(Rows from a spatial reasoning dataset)
-=-=-
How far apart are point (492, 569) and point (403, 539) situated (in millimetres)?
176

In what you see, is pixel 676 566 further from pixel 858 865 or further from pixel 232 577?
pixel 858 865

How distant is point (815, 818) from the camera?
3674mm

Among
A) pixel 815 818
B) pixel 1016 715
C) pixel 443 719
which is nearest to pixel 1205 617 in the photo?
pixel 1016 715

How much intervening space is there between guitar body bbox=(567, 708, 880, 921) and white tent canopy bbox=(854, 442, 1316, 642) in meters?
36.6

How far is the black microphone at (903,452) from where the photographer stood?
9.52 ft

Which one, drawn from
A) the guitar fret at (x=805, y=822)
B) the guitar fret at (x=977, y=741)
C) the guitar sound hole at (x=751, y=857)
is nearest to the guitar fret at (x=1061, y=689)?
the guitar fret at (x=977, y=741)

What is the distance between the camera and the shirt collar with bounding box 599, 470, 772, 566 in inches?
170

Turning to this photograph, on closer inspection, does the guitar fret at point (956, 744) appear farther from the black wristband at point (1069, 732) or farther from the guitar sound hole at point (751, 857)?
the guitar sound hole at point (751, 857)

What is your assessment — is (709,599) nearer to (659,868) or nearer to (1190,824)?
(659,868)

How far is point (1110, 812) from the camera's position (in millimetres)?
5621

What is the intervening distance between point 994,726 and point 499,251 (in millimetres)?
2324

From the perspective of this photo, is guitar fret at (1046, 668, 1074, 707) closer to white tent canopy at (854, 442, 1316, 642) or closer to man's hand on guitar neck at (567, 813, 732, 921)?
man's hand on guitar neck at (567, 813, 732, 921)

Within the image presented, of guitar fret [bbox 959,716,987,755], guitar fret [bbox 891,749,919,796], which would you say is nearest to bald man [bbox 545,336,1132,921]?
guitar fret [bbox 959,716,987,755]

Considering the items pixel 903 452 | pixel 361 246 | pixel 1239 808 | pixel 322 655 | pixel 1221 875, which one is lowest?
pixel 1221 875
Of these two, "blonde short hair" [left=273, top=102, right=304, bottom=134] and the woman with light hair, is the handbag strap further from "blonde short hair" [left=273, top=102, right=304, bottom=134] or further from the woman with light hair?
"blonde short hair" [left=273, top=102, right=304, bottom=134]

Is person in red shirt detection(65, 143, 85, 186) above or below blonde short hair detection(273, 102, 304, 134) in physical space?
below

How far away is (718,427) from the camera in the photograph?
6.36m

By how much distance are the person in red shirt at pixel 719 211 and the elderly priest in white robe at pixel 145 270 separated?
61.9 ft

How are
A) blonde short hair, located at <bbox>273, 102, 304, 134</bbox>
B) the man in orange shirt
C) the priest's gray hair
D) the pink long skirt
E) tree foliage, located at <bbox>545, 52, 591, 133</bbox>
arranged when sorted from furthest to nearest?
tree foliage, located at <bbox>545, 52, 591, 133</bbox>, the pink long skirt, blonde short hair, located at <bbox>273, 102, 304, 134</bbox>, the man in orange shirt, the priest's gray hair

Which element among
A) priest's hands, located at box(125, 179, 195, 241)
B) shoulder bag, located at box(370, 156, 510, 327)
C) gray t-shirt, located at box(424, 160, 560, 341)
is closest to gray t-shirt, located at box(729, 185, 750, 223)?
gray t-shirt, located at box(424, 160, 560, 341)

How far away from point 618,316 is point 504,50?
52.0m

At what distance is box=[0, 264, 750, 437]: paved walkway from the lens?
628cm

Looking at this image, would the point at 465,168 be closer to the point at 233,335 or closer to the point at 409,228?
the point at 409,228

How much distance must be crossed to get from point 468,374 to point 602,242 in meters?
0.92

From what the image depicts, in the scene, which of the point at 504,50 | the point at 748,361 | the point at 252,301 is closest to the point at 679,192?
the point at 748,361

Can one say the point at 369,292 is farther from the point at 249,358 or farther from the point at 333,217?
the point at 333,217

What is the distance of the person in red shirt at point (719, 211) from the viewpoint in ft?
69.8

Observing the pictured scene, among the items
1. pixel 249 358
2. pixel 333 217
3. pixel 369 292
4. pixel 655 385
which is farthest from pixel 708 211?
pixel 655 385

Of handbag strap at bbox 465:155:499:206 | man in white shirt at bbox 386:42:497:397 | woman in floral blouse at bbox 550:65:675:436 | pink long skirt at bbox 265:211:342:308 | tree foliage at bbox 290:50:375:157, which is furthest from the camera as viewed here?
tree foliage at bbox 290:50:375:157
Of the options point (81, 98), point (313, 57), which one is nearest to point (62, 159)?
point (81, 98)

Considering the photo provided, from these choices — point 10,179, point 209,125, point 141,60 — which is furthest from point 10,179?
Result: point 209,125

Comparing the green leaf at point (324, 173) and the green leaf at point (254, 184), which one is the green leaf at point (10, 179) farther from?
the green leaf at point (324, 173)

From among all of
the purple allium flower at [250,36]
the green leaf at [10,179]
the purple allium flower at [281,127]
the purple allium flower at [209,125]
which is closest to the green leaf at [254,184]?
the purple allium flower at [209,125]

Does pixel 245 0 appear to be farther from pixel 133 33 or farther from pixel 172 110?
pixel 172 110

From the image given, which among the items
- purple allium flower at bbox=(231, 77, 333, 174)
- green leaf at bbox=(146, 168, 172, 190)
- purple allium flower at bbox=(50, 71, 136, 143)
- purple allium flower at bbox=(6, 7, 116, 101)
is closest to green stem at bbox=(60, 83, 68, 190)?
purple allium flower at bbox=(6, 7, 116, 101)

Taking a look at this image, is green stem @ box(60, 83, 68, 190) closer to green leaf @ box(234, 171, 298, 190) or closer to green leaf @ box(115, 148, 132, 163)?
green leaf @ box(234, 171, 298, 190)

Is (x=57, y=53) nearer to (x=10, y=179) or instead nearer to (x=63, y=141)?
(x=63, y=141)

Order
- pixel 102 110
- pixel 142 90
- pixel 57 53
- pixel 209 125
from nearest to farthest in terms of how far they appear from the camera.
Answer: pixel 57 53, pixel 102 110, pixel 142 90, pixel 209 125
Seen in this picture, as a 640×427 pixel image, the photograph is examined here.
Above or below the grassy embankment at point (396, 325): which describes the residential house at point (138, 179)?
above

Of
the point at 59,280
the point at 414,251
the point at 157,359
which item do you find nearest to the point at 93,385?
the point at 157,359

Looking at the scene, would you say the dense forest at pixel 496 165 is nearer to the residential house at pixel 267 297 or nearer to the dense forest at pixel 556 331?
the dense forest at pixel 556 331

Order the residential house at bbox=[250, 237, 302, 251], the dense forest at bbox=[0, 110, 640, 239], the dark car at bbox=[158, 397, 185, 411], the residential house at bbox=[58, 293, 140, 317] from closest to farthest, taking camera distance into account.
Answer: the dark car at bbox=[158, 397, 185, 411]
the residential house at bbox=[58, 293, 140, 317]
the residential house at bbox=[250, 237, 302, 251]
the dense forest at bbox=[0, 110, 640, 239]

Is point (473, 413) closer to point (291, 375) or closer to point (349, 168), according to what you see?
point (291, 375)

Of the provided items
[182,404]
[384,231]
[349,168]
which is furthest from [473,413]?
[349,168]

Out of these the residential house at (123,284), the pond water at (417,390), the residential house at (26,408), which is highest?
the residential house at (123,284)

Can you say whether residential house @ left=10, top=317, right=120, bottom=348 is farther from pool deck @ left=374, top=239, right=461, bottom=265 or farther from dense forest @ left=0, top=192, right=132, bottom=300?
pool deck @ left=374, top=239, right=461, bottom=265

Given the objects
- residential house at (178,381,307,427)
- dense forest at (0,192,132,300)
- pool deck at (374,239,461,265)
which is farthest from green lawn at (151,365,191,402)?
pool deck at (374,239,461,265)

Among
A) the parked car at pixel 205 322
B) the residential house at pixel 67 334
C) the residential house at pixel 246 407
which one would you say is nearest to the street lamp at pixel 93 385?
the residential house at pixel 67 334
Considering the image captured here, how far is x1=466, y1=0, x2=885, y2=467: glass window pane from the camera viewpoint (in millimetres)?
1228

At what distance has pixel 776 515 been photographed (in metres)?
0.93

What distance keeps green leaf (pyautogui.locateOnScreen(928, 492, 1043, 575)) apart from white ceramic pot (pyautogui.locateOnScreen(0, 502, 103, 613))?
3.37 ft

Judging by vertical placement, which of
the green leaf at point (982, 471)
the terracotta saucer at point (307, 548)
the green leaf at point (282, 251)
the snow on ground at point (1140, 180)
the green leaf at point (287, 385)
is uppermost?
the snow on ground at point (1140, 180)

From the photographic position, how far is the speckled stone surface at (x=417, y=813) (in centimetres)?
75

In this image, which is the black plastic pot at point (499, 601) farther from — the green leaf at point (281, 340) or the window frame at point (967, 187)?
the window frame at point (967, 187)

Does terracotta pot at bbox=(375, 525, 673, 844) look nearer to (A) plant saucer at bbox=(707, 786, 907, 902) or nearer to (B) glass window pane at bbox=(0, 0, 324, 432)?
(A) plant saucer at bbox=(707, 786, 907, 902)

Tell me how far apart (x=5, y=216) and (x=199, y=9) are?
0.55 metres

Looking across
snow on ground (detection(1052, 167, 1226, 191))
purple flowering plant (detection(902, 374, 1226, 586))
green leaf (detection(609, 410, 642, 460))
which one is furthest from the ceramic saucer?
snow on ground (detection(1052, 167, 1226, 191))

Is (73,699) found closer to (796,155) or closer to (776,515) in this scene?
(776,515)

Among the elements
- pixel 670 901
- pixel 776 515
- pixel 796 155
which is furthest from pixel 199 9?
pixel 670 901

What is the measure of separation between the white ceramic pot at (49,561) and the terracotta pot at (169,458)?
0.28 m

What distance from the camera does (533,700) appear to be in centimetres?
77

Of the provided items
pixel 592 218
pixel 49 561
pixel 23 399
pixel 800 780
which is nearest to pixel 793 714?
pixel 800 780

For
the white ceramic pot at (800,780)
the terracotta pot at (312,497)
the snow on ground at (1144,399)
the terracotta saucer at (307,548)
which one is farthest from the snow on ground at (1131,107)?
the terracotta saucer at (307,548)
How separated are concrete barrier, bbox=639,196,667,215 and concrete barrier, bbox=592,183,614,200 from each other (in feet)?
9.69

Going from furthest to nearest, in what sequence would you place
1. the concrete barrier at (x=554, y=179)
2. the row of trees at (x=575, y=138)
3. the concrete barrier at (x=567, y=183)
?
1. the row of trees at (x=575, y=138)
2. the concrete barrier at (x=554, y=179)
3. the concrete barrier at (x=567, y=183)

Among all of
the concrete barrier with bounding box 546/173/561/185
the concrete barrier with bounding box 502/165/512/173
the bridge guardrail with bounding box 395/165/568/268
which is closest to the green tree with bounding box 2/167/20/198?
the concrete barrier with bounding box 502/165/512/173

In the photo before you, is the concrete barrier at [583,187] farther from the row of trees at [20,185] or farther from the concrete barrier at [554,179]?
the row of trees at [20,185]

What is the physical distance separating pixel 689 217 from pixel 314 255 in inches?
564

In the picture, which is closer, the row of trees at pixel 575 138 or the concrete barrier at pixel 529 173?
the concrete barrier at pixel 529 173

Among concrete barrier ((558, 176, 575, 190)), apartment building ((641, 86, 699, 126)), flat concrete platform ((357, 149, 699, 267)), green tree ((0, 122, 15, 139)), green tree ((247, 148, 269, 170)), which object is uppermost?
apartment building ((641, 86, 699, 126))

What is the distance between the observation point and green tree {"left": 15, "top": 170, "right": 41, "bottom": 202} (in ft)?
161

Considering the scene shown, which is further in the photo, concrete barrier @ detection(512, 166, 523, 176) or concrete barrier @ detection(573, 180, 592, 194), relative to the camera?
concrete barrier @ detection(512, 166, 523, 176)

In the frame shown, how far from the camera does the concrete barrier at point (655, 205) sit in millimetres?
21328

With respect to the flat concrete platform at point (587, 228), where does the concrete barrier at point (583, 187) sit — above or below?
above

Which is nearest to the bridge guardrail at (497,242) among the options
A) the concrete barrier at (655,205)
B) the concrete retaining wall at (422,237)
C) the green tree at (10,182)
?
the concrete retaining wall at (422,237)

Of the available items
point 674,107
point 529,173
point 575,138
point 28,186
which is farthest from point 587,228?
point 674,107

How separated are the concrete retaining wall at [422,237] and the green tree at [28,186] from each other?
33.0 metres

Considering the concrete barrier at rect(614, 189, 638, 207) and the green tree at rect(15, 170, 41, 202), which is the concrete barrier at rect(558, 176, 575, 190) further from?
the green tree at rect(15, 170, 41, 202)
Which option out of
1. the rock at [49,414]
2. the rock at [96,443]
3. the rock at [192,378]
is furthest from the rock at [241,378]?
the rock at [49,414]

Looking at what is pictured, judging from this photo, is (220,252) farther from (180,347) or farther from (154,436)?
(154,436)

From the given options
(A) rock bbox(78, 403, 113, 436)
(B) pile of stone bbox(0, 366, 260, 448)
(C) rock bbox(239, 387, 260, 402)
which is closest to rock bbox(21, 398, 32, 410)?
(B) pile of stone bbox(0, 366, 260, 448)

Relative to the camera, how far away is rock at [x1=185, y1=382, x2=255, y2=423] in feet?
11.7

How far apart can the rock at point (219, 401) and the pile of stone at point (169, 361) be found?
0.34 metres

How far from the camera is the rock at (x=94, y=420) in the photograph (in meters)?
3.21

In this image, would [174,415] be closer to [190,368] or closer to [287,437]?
-=-=-
_Directions for this task_: Copy only this span: the line that contains "From the given options", the last line, and every line between them.

_Task output_:
From the given options
(A) rock bbox(78, 403, 113, 436)
(B) pile of stone bbox(0, 366, 260, 448)
(C) rock bbox(239, 387, 260, 402)
which is closest to rock bbox(21, 398, 32, 410)?
(B) pile of stone bbox(0, 366, 260, 448)

Relative to the camera, how far away is rock at [x1=185, y1=382, x2=255, y2=423] in feet?
11.7

How far apart can the rock at point (219, 401) and the pile of stone at point (169, 361) be found?
0.34 metres

How far from the camera is the rock at (x=94, y=420) in the photograph (in meters)?
3.21

In this image, would [174,415] be closer to [190,368] or closer to [287,437]?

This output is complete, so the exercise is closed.